高士傳卷一 老萊子
出自と隠棲
- 老萊子は楚の人。世が乱れたため世を逃れ、蒙山の南で耕作した。莞葭の垣、蓬蒿の室、木の枝の床、蓍艾の敷物を用い、水を飲み豆を食べ、山を開墾して種を播いた。
楚王の招聘と妻の諫め
- ある人が楚王に彼を推挙し、王は自ら萊子の門を訪れた。ちょうど畚(もっこ)を編んでいた萊子に、王は「国政を先生に煩わせたい」と告げ、萊子は「承知した」と答えた。

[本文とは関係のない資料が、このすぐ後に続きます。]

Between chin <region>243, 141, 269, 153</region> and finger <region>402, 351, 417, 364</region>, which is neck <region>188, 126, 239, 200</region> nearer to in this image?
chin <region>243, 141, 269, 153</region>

- 王が去った後、山から戻った妻が「あなたはお受けになったのですか」と問うと、萊子は「そうだ」と答えた。妻は「酒肉で養われる者は鞭打たれ、官禄で扱われる者は刑罰にかけられると聞きます。私は人に制せられる身にはなりたくありません」と言い、畚を投げ捨てて去った。
- 老萊子も妻に従って江南に至って住んだ。「鳥獣の毛を紡いで衣とし、落ち穂を拾って食すれば十分だ」と語った。
- 孔子はその論を聞いて表情を改めたという。老萊子は道家の用を説く書十五篇を著し、その最期は知られていない。